Selon les biographes d’Antonieta, elle était une femme aux multiples facettes, intelligente et passionnée, qui a consacré de nombreuses années de sa vie à promouvoir l’éducation, l’art et la culture mexicains, à soutenir les femmes et les enfants. Elle parlait anglais, français, allemand, grec et italien.

Fille de l’architecte Antonio Rivas Mercado, elle a financé de nombreux projets culturels, promu des expositions et traduit des pièces de théâtre en espagnol. Elle a soutenu des écrivains comme Andrés Henestrosa, Xavier Villaurrutia, Salvador Novo et Gilberto Owen, et les peintres Roberto Montenegro, Julio Castellanos et Manuel Rodríguez Lozano, entre autres. Elle a également fondé le premier théâtre indépendant du pays, « Ulises », et elle a formé et financé le conseil d’administration de l’Orchestre Symphonique National sous la direction de Carlos Chávez.

En 1918, Antonieta épousa l’anglais Albert Edward Blair, qui avait des tendances conservatrices et avait participé à la Révolution mexicaine. Le couple a commencé à avoir des différent et Antonieta retourna à sa maison paternelle et plus tard ils se séparèrent. Albert désapprouvait l’amitié de sa femme avec le peintre Diego Rivera. Après le divorce, Antonieta a demandé la garde de son fils.

Lorsque l’écrivain José Vasconcelos (1882-1959) lance sa carrière présidentielle en 1929, elle se consacre à soutenir sa campagne. Ils connaissent une relation amoureuse. Après la défaite de Vasconcelos, Antonieta s’exile successivement à New York et plus tard à Paris, où elle a travaillé comme écrivain et journaliste.

Les échecs dans le processus légal pour la garde de son fils et dans la campagne de Vasconcelos dans laquelle elle avait engagé des ressources financières personnelles, l’ont plongée dans une dépression croissante. Sa mort tragique dans la cathédrale parisienne a inspiré un livre et le film « Antonieta » (1982), réalisé par l’espagnol Carlos Saura et interprété par la française Isabelle Adjani. Du même nom, Fabienne Bradu a intitulé son livre et Kathryn S. Blair a publié « A l’ombre de l’ange ».

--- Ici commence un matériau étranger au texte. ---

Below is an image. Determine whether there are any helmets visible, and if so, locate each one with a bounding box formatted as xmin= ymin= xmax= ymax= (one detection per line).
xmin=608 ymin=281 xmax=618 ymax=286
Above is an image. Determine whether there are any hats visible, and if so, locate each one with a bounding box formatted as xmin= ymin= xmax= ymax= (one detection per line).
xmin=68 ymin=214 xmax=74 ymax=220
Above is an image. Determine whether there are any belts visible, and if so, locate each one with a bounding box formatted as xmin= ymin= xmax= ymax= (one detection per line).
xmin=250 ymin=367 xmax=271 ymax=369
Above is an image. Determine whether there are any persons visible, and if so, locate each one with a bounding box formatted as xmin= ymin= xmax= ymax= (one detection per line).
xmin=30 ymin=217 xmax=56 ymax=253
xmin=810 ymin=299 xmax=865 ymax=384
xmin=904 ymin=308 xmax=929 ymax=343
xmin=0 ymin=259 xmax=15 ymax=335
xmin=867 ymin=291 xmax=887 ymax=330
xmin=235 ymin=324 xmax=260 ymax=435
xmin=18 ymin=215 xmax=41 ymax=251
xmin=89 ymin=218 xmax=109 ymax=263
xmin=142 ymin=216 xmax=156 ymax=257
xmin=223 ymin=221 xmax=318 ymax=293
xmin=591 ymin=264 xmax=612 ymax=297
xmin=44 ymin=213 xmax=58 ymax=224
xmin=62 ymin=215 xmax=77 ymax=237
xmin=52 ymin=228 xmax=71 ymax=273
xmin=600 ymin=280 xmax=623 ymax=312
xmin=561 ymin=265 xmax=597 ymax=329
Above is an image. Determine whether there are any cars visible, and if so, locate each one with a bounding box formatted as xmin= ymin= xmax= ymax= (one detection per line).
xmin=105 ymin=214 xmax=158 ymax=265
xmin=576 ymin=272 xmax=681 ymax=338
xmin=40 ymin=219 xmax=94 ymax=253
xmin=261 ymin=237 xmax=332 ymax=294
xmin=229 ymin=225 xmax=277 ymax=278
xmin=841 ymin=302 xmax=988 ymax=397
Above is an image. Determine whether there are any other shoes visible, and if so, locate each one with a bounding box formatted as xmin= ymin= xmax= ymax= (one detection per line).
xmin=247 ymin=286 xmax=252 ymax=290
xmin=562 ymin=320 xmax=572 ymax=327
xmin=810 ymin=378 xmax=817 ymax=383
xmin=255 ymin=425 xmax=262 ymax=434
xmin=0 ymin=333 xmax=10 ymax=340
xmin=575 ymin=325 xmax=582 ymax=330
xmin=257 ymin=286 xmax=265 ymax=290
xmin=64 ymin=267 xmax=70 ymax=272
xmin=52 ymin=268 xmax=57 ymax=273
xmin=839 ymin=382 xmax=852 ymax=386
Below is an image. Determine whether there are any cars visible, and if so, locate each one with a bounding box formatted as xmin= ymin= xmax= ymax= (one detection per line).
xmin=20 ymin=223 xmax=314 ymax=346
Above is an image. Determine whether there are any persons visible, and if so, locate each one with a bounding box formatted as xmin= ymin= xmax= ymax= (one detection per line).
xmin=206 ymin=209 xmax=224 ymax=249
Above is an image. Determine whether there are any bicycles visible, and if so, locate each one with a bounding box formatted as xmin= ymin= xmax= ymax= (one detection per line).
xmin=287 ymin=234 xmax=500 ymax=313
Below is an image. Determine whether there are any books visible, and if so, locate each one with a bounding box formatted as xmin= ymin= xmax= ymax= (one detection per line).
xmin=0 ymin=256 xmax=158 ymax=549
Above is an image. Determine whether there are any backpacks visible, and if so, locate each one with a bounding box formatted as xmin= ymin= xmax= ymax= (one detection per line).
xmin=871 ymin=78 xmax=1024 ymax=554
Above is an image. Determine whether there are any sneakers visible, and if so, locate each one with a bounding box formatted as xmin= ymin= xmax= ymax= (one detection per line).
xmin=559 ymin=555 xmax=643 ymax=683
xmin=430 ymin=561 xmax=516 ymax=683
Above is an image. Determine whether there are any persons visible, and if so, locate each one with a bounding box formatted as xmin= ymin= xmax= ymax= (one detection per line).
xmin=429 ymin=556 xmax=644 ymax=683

Diverses sources affirment que ce fait a directement motivé la construction de la chapelle de la Vierge de Guadalupe, avec l’envoi de la Vierge par le gouvernement mexicain. Depuis 20 ans, chaque 12 décembre, des guitares et trompettes mexicaines résonnent à Notre-Dame à la messe de la « Morenita del Tepeyac » jusqu’au 15 avril 2019, jour où un grand incendie a détruit une partie de cette église qui a résisté à tant d’attaques, interventions architecturales et troubles politiques pendant plus de huit siècles. La chapelle n’a pas été endommagée.